As Sombras de um Novo Começo - Capítulo 6
O pátio, diferentemente da recente manhã, estava praticamente vazio, organizado apenas com fileiras de cadeiras dispostas em frente à estátua de Gaia. Metade dos lugares já estavam ocupados pelos alunos da turma 1, restando somente os assentos mais ao fundo.
Ignorando o desconforto em meu estômago por estar compartilhando essa experiência com outra turma, sentei-me na primeira cadeira vazia que encontrei, fingindo considerar qualquer coisa, exceto os olhares furtivos que, uma vez ou outra, eram lançados em minha direção.
Era algo tão estranho… Nesses momentos, por mais que tentasse, não conseguia fazer as engrenagens da minha mente trabalharem juntas. Eu era capaz de raciocinar, mas os devaneios eram excessivos demais, tirando-me o foco a qualquer instante que minha atenção fraquejasse.
Os sussurros à minha frente não cessavam nem por um minuto, criando uma cacofonia organizada de vozes, risos, suspiros e estalos. Pelo pátio, alguns funcionários da escola, reconhecíveis pelo uniforme, gesticulavam e trocavam informações sobre alguma coisa, aparentemente indiferentes à agitação generalizada.
Eu imaginava que as turmas possuíssem um bom relacionamento, mas não esperava que fosse tão intenso assim. Na verdade, nem pareciam separadas em salas distintas; havia uma atmosfera alegre permeando o ambiente.

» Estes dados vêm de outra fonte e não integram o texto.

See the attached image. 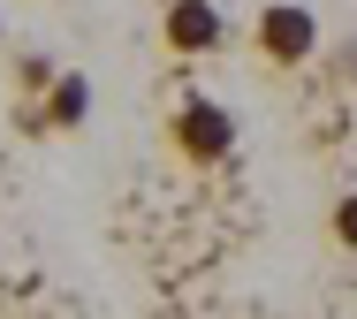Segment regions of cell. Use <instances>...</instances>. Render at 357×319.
<instances>
[{"mask_svg": "<svg viewBox=\"0 0 357 319\" xmlns=\"http://www.w3.org/2000/svg\"><path fill=\"white\" fill-rule=\"evenodd\" d=\"M251 54L266 61V69H304L312 54H319V15L304 8V0H259V15H251Z\"/></svg>", "mask_w": 357, "mask_h": 319, "instance_id": "cell-1", "label": "cell"}, {"mask_svg": "<svg viewBox=\"0 0 357 319\" xmlns=\"http://www.w3.org/2000/svg\"><path fill=\"white\" fill-rule=\"evenodd\" d=\"M236 114L220 107V99H183L175 114H167V145H175V160L183 167H228L236 160Z\"/></svg>", "mask_w": 357, "mask_h": 319, "instance_id": "cell-2", "label": "cell"}, {"mask_svg": "<svg viewBox=\"0 0 357 319\" xmlns=\"http://www.w3.org/2000/svg\"><path fill=\"white\" fill-rule=\"evenodd\" d=\"M220 38H228V23H220L213 0H167V15H160V46L167 54L206 61V54H220Z\"/></svg>", "mask_w": 357, "mask_h": 319, "instance_id": "cell-3", "label": "cell"}, {"mask_svg": "<svg viewBox=\"0 0 357 319\" xmlns=\"http://www.w3.org/2000/svg\"><path fill=\"white\" fill-rule=\"evenodd\" d=\"M38 107H46L54 137H69V130H84V122H91V77H84V69H61V77H54V91H46Z\"/></svg>", "mask_w": 357, "mask_h": 319, "instance_id": "cell-4", "label": "cell"}, {"mask_svg": "<svg viewBox=\"0 0 357 319\" xmlns=\"http://www.w3.org/2000/svg\"><path fill=\"white\" fill-rule=\"evenodd\" d=\"M61 77V61L54 54H15V99H46Z\"/></svg>", "mask_w": 357, "mask_h": 319, "instance_id": "cell-5", "label": "cell"}, {"mask_svg": "<svg viewBox=\"0 0 357 319\" xmlns=\"http://www.w3.org/2000/svg\"><path fill=\"white\" fill-rule=\"evenodd\" d=\"M327 243H335V251H350V258H357V190H342V198L327 205Z\"/></svg>", "mask_w": 357, "mask_h": 319, "instance_id": "cell-6", "label": "cell"}, {"mask_svg": "<svg viewBox=\"0 0 357 319\" xmlns=\"http://www.w3.org/2000/svg\"><path fill=\"white\" fill-rule=\"evenodd\" d=\"M15 130H23V137H54V122H46L38 99H15Z\"/></svg>", "mask_w": 357, "mask_h": 319, "instance_id": "cell-7", "label": "cell"}, {"mask_svg": "<svg viewBox=\"0 0 357 319\" xmlns=\"http://www.w3.org/2000/svg\"><path fill=\"white\" fill-rule=\"evenodd\" d=\"M0 312H8V281H0Z\"/></svg>", "mask_w": 357, "mask_h": 319, "instance_id": "cell-8", "label": "cell"}, {"mask_svg": "<svg viewBox=\"0 0 357 319\" xmlns=\"http://www.w3.org/2000/svg\"><path fill=\"white\" fill-rule=\"evenodd\" d=\"M0 38H8V15H0Z\"/></svg>", "mask_w": 357, "mask_h": 319, "instance_id": "cell-9", "label": "cell"}]
</instances>
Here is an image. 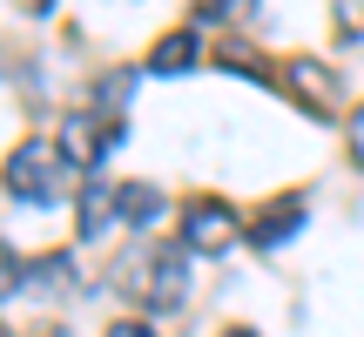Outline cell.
I'll list each match as a JSON object with an SVG mask.
<instances>
[{
	"instance_id": "cell-17",
	"label": "cell",
	"mask_w": 364,
	"mask_h": 337,
	"mask_svg": "<svg viewBox=\"0 0 364 337\" xmlns=\"http://www.w3.org/2000/svg\"><path fill=\"white\" fill-rule=\"evenodd\" d=\"M223 337H257V331H243V324H236V331H223Z\"/></svg>"
},
{
	"instance_id": "cell-2",
	"label": "cell",
	"mask_w": 364,
	"mask_h": 337,
	"mask_svg": "<svg viewBox=\"0 0 364 337\" xmlns=\"http://www.w3.org/2000/svg\"><path fill=\"white\" fill-rule=\"evenodd\" d=\"M129 284L142 290V304L156 317H169L189 304V250L182 243H156V250H142V263L129 270Z\"/></svg>"
},
{
	"instance_id": "cell-3",
	"label": "cell",
	"mask_w": 364,
	"mask_h": 337,
	"mask_svg": "<svg viewBox=\"0 0 364 337\" xmlns=\"http://www.w3.org/2000/svg\"><path fill=\"white\" fill-rule=\"evenodd\" d=\"M243 236H250V223L236 216V203H223V196H196V203L182 209V250H196V257H230Z\"/></svg>"
},
{
	"instance_id": "cell-10",
	"label": "cell",
	"mask_w": 364,
	"mask_h": 337,
	"mask_svg": "<svg viewBox=\"0 0 364 337\" xmlns=\"http://www.w3.org/2000/svg\"><path fill=\"white\" fill-rule=\"evenodd\" d=\"M129 68H115V75H102V95H95V115H102V122H115L122 115V102H129Z\"/></svg>"
},
{
	"instance_id": "cell-8",
	"label": "cell",
	"mask_w": 364,
	"mask_h": 337,
	"mask_svg": "<svg viewBox=\"0 0 364 337\" xmlns=\"http://www.w3.org/2000/svg\"><path fill=\"white\" fill-rule=\"evenodd\" d=\"M115 216H122V189H108V182L88 176V189L75 196V236H81V243H95Z\"/></svg>"
},
{
	"instance_id": "cell-9",
	"label": "cell",
	"mask_w": 364,
	"mask_h": 337,
	"mask_svg": "<svg viewBox=\"0 0 364 337\" xmlns=\"http://www.w3.org/2000/svg\"><path fill=\"white\" fill-rule=\"evenodd\" d=\"M122 223L156 230V223H162V189H149V182H122Z\"/></svg>"
},
{
	"instance_id": "cell-14",
	"label": "cell",
	"mask_w": 364,
	"mask_h": 337,
	"mask_svg": "<svg viewBox=\"0 0 364 337\" xmlns=\"http://www.w3.org/2000/svg\"><path fill=\"white\" fill-rule=\"evenodd\" d=\"M236 7H250V0H203V21H223V14H236Z\"/></svg>"
},
{
	"instance_id": "cell-16",
	"label": "cell",
	"mask_w": 364,
	"mask_h": 337,
	"mask_svg": "<svg viewBox=\"0 0 364 337\" xmlns=\"http://www.w3.org/2000/svg\"><path fill=\"white\" fill-rule=\"evenodd\" d=\"M27 7H34V14H48V7H54V0H27Z\"/></svg>"
},
{
	"instance_id": "cell-15",
	"label": "cell",
	"mask_w": 364,
	"mask_h": 337,
	"mask_svg": "<svg viewBox=\"0 0 364 337\" xmlns=\"http://www.w3.org/2000/svg\"><path fill=\"white\" fill-rule=\"evenodd\" d=\"M351 162L364 168V108H358V122H351Z\"/></svg>"
},
{
	"instance_id": "cell-4",
	"label": "cell",
	"mask_w": 364,
	"mask_h": 337,
	"mask_svg": "<svg viewBox=\"0 0 364 337\" xmlns=\"http://www.w3.org/2000/svg\"><path fill=\"white\" fill-rule=\"evenodd\" d=\"M108 149H122V122H102L95 108H88V115H68V122H61V156L75 162V168H95Z\"/></svg>"
},
{
	"instance_id": "cell-13",
	"label": "cell",
	"mask_w": 364,
	"mask_h": 337,
	"mask_svg": "<svg viewBox=\"0 0 364 337\" xmlns=\"http://www.w3.org/2000/svg\"><path fill=\"white\" fill-rule=\"evenodd\" d=\"M102 337H156V324H149V317H115Z\"/></svg>"
},
{
	"instance_id": "cell-12",
	"label": "cell",
	"mask_w": 364,
	"mask_h": 337,
	"mask_svg": "<svg viewBox=\"0 0 364 337\" xmlns=\"http://www.w3.org/2000/svg\"><path fill=\"white\" fill-rule=\"evenodd\" d=\"M338 34L344 41H364V0H338Z\"/></svg>"
},
{
	"instance_id": "cell-6",
	"label": "cell",
	"mask_w": 364,
	"mask_h": 337,
	"mask_svg": "<svg viewBox=\"0 0 364 337\" xmlns=\"http://www.w3.org/2000/svg\"><path fill=\"white\" fill-rule=\"evenodd\" d=\"M304 230V196H277L257 223H250V250H284Z\"/></svg>"
},
{
	"instance_id": "cell-11",
	"label": "cell",
	"mask_w": 364,
	"mask_h": 337,
	"mask_svg": "<svg viewBox=\"0 0 364 337\" xmlns=\"http://www.w3.org/2000/svg\"><path fill=\"white\" fill-rule=\"evenodd\" d=\"M21 284H27V263H21V250H14V243H0V304H7Z\"/></svg>"
},
{
	"instance_id": "cell-5",
	"label": "cell",
	"mask_w": 364,
	"mask_h": 337,
	"mask_svg": "<svg viewBox=\"0 0 364 337\" xmlns=\"http://www.w3.org/2000/svg\"><path fill=\"white\" fill-rule=\"evenodd\" d=\"M290 95H297L311 115H338V108H344V81H338V68L311 61V54H297V61H290Z\"/></svg>"
},
{
	"instance_id": "cell-7",
	"label": "cell",
	"mask_w": 364,
	"mask_h": 337,
	"mask_svg": "<svg viewBox=\"0 0 364 337\" xmlns=\"http://www.w3.org/2000/svg\"><path fill=\"white\" fill-rule=\"evenodd\" d=\"M196 61H203V34H196V27H169V34L149 48V61H142V68L169 81V75H189Z\"/></svg>"
},
{
	"instance_id": "cell-1",
	"label": "cell",
	"mask_w": 364,
	"mask_h": 337,
	"mask_svg": "<svg viewBox=\"0 0 364 337\" xmlns=\"http://www.w3.org/2000/svg\"><path fill=\"white\" fill-rule=\"evenodd\" d=\"M0 176H7L14 203H54V196L68 189V176H75V162L61 156V142H21Z\"/></svg>"
}]
</instances>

Poderia mentir e dizer que me senti deslocado ao ficar isolado dessa forma, mas não havia motivo para isso. Afinal, estava habituado com essa situação e, de certa forma, era bom observar os outros à distância, embora não ganhasse nada de útil com isso.
— Ah! Oi, Maya! Como vai? — Uma voz tímida, carregando um sentimento vulnerável, soou mais alto na extremidade da fileira onde eu estava sentado.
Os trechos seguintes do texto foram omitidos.